AIM: Identify every line in the items below that contains the word "logo", and copy each of those lines.

>> START INPUT DATA

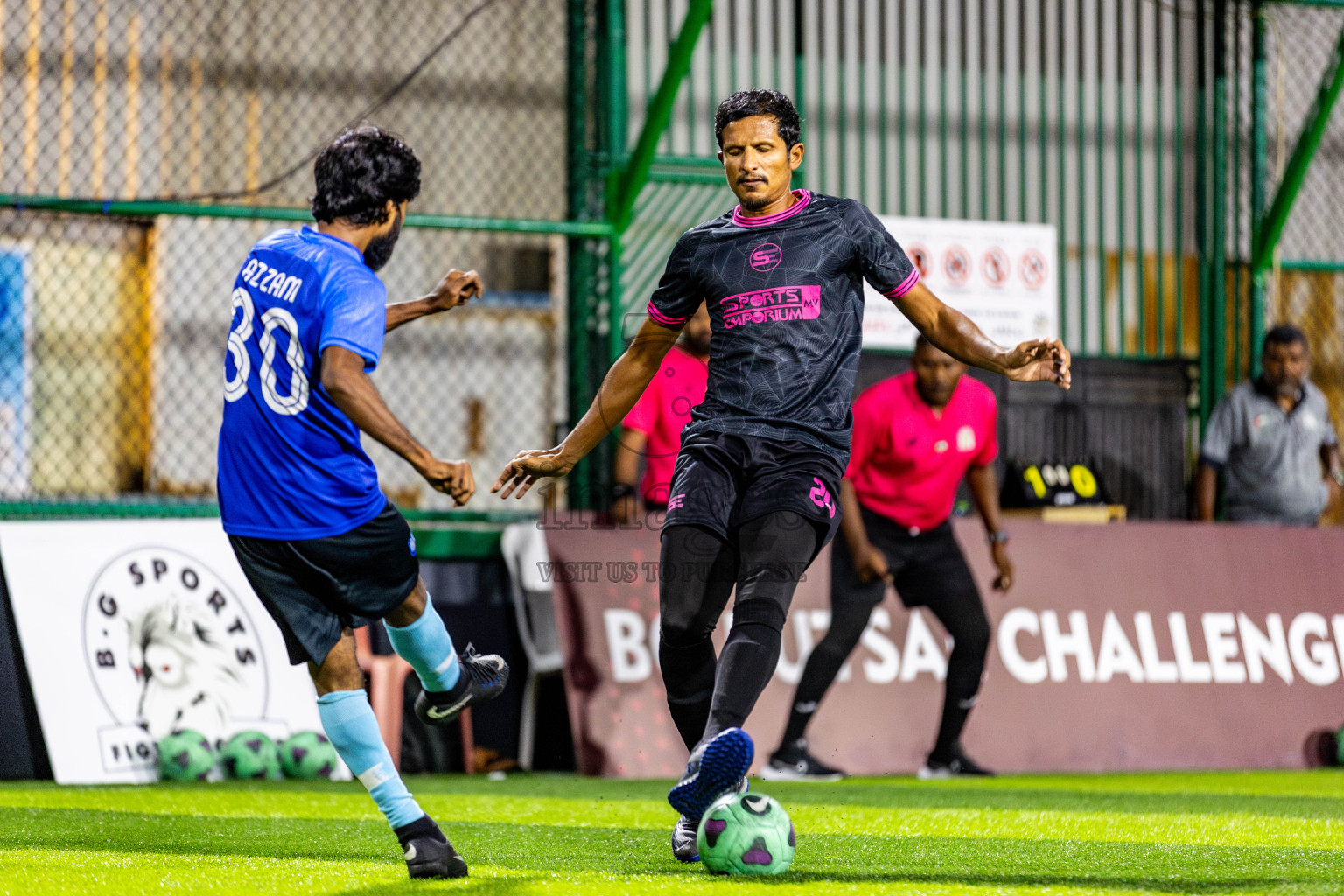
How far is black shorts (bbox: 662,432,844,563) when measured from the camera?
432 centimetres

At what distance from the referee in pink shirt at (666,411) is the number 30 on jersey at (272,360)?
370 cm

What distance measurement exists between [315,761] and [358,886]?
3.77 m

>> END INPUT DATA
>> START INPUT DATA

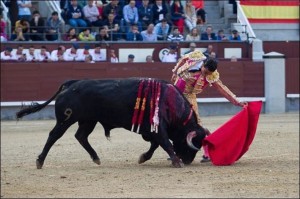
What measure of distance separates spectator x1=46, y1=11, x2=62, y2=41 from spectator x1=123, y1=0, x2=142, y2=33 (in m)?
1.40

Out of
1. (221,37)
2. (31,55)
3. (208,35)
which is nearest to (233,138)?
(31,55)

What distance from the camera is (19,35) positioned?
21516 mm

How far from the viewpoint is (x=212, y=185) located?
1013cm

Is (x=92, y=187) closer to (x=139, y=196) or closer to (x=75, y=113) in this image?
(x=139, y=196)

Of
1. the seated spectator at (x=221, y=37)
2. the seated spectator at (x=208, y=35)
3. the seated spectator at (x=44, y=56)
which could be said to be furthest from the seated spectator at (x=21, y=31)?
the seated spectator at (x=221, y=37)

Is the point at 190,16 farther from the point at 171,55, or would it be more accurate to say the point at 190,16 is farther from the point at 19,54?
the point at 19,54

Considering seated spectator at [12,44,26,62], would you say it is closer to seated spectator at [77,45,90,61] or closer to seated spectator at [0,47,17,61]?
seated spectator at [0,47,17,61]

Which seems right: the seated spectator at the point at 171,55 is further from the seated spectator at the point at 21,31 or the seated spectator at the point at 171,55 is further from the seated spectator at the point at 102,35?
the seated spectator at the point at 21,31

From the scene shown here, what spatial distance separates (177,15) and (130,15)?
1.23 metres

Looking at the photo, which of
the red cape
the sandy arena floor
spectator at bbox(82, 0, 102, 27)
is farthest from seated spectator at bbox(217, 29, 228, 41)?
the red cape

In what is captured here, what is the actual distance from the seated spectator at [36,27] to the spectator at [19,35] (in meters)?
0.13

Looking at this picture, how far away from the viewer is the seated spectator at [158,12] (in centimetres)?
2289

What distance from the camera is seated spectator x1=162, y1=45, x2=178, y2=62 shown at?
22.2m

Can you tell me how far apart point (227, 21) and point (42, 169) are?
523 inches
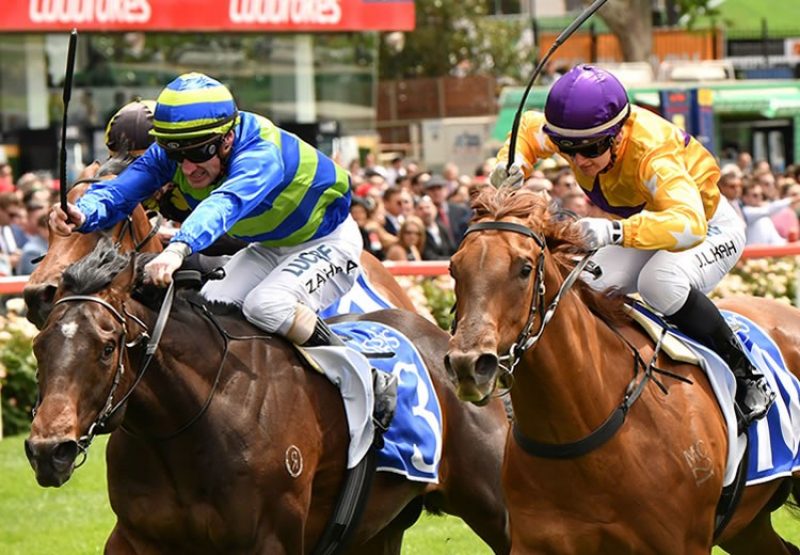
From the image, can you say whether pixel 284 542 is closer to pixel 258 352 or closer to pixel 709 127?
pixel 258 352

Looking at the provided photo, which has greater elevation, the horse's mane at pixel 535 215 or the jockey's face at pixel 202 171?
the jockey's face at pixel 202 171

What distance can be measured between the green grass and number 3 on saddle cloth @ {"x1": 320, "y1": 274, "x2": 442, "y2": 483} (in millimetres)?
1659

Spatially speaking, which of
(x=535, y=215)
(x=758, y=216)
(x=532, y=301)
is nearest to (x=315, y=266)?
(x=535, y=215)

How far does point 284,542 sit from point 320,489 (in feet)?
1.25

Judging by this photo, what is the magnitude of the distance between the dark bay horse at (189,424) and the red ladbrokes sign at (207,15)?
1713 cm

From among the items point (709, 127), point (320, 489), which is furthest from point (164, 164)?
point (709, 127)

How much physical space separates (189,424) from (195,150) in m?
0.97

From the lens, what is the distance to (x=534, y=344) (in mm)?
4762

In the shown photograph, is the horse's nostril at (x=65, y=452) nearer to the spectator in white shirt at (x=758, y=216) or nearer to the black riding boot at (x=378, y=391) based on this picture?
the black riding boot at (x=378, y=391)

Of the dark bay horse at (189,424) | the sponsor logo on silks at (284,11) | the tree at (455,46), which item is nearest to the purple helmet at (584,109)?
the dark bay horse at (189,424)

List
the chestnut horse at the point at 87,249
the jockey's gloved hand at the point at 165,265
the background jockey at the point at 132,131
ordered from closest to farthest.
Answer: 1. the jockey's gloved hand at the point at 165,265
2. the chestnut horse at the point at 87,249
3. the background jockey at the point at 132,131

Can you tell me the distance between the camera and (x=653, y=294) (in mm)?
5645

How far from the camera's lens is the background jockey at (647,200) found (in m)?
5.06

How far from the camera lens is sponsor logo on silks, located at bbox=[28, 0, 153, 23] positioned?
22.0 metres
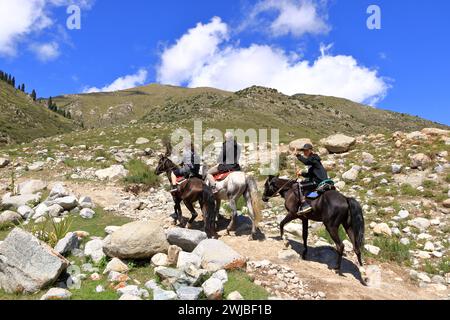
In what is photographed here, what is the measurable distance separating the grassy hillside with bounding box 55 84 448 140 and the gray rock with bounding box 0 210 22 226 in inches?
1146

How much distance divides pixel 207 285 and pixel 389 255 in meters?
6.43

>> END INPUT DATA

ANSWER FOR THIS EXERCISE:
Of the dark bay horse at (189,424) | the sponsor logo on silks at (284,11) | the tree at (455,46), which item is nearest to the purple helmet at (584,109)?
How far from the camera lens is sponsor logo on silks, located at bbox=[28, 0, 153, 23] positioned?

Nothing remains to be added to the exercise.